● **Text excerpt**:
———

Stories and poems in French, Irish and English Welcome.

The Western Writers' Centre website at www.twwc.ie welcomes stories and poems for publication in English, French as well as Irish. Already the site carries a number of works from around the globe; but manager Fred Johnston, who himself translates stories and poems from French into English and received a Prix de l'Ambassade to work on the poetry of Michel Martin, would like to see the actual languages change.

"We need to reach into Europe, we need to bring back writing which reflects the new Europe and the new world we live and write in," he says. "This work will, in turn, one hopes, improve our own literary perspectives."

Short stories should be no longer than 6,000 words and only six poems at a time will be considered from the same author. Johnston, who teaches Creative Writing at NUI, Galway as part of the Continuing Learning programme, is concerned to receive new writing by new authors. But there is one pertinent condition. The Western Writers' Centre will NOT respond to any e-mail contributions which do not also contain a verifiable address and 'phone number.

Submissions should be sent to: westernwriters@eircom.net

Further details may be obtained from 091.526915 or westernwriters@eircom.net

Related Link: http://www.twwc.ie
author by W.B. Yeatspublication date Wed Sep 27, 2006 18:17author address author phone Report this post to the editors

My dear fellow you are rather overdoing it with all of these stories. Do they all really deserve to be published as seperate stories? You know I'm all for supporting Poetry and the Arts in the West, but dash it all old bean you are tearing the arse out of it. A modicum of restraint on your part is advisable.

You have my sympathies regarding the hassle you have been getting lately. God knows I had my own troubles with Aleister Crowley. He gave me a hell of a time.

author by Fred Johnston - Western Writers' Centrepublication date Wed Sep 27, 2006 18:28author address author phone Report this post to the editors

Dear W.B. - Yes, indeed you have a very good point. However, if we were to send in one continuous story about our activities and events, those upcoming as well as those past, and our invitation to European writers to submit their work, let alone our qualifications and personal achievements, it would make a very long entry indeed. I know you are a modest man - so modest, in fact, that you won't even use your real name, which is a sure sign of artistic integrity. Nonetheless, let me reassure you that we will, if Indymedia permits, submit an entire perspectus on the Centre and its activities. On the other hand, send me your address (no, your own, presuming you have left home) and I will be too happy to send it individually packaged under the sign of the star and unicorn (it's a Yeats thing, as you know).

———

● **Information shown**:
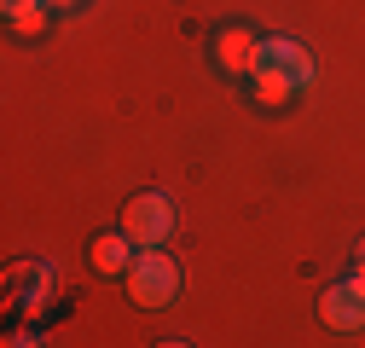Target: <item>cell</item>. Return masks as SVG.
<instances>
[{"mask_svg": "<svg viewBox=\"0 0 365 348\" xmlns=\"http://www.w3.org/2000/svg\"><path fill=\"white\" fill-rule=\"evenodd\" d=\"M180 261L163 255V250H140L133 255V267H128V296L140 302V308H174V296H180Z\"/></svg>", "mask_w": 365, "mask_h": 348, "instance_id": "7a4b0ae2", "label": "cell"}, {"mask_svg": "<svg viewBox=\"0 0 365 348\" xmlns=\"http://www.w3.org/2000/svg\"><path fill=\"white\" fill-rule=\"evenodd\" d=\"M255 70H272V76H284V81H296V87H313V81H319L313 53L302 47V41H290V35H267L261 47H255Z\"/></svg>", "mask_w": 365, "mask_h": 348, "instance_id": "3957f363", "label": "cell"}, {"mask_svg": "<svg viewBox=\"0 0 365 348\" xmlns=\"http://www.w3.org/2000/svg\"><path fill=\"white\" fill-rule=\"evenodd\" d=\"M296 93H302V87L284 81V76H272V70H255V76H250V99H255L261 111H284Z\"/></svg>", "mask_w": 365, "mask_h": 348, "instance_id": "52a82bcc", "label": "cell"}, {"mask_svg": "<svg viewBox=\"0 0 365 348\" xmlns=\"http://www.w3.org/2000/svg\"><path fill=\"white\" fill-rule=\"evenodd\" d=\"M53 12H76V6H87V0H47Z\"/></svg>", "mask_w": 365, "mask_h": 348, "instance_id": "30bf717a", "label": "cell"}, {"mask_svg": "<svg viewBox=\"0 0 365 348\" xmlns=\"http://www.w3.org/2000/svg\"><path fill=\"white\" fill-rule=\"evenodd\" d=\"M47 0H24V6H6V24L18 29V35H41V29H47Z\"/></svg>", "mask_w": 365, "mask_h": 348, "instance_id": "ba28073f", "label": "cell"}, {"mask_svg": "<svg viewBox=\"0 0 365 348\" xmlns=\"http://www.w3.org/2000/svg\"><path fill=\"white\" fill-rule=\"evenodd\" d=\"M0 348H41V337H35V331H18V337H6Z\"/></svg>", "mask_w": 365, "mask_h": 348, "instance_id": "9c48e42d", "label": "cell"}, {"mask_svg": "<svg viewBox=\"0 0 365 348\" xmlns=\"http://www.w3.org/2000/svg\"><path fill=\"white\" fill-rule=\"evenodd\" d=\"M255 47H261V35L244 29V24H232V29L215 35V64L232 70V76H255Z\"/></svg>", "mask_w": 365, "mask_h": 348, "instance_id": "5b68a950", "label": "cell"}, {"mask_svg": "<svg viewBox=\"0 0 365 348\" xmlns=\"http://www.w3.org/2000/svg\"><path fill=\"white\" fill-rule=\"evenodd\" d=\"M180 227V209L168 192H140V198H128L122 209V232L133 238V250H163Z\"/></svg>", "mask_w": 365, "mask_h": 348, "instance_id": "6da1fadb", "label": "cell"}, {"mask_svg": "<svg viewBox=\"0 0 365 348\" xmlns=\"http://www.w3.org/2000/svg\"><path fill=\"white\" fill-rule=\"evenodd\" d=\"M319 319H325V331L359 337L365 331V285H354V279L325 285V290H319Z\"/></svg>", "mask_w": 365, "mask_h": 348, "instance_id": "277c9868", "label": "cell"}, {"mask_svg": "<svg viewBox=\"0 0 365 348\" xmlns=\"http://www.w3.org/2000/svg\"><path fill=\"white\" fill-rule=\"evenodd\" d=\"M128 267H133V238L116 227V232H99L93 238V273H105V279H128Z\"/></svg>", "mask_w": 365, "mask_h": 348, "instance_id": "8992f818", "label": "cell"}, {"mask_svg": "<svg viewBox=\"0 0 365 348\" xmlns=\"http://www.w3.org/2000/svg\"><path fill=\"white\" fill-rule=\"evenodd\" d=\"M359 261H365V238H359Z\"/></svg>", "mask_w": 365, "mask_h": 348, "instance_id": "4fadbf2b", "label": "cell"}, {"mask_svg": "<svg viewBox=\"0 0 365 348\" xmlns=\"http://www.w3.org/2000/svg\"><path fill=\"white\" fill-rule=\"evenodd\" d=\"M354 285H365V261H359V267H354Z\"/></svg>", "mask_w": 365, "mask_h": 348, "instance_id": "8fae6325", "label": "cell"}, {"mask_svg": "<svg viewBox=\"0 0 365 348\" xmlns=\"http://www.w3.org/2000/svg\"><path fill=\"white\" fill-rule=\"evenodd\" d=\"M6 6H24V0H6Z\"/></svg>", "mask_w": 365, "mask_h": 348, "instance_id": "5bb4252c", "label": "cell"}, {"mask_svg": "<svg viewBox=\"0 0 365 348\" xmlns=\"http://www.w3.org/2000/svg\"><path fill=\"white\" fill-rule=\"evenodd\" d=\"M157 348H192V342H157Z\"/></svg>", "mask_w": 365, "mask_h": 348, "instance_id": "7c38bea8", "label": "cell"}]
</instances>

———

● **Task**:
List every language in which the writers' centre text says the website welcomes stories and poems.

● **Solution to this problem**:
English, French, Irish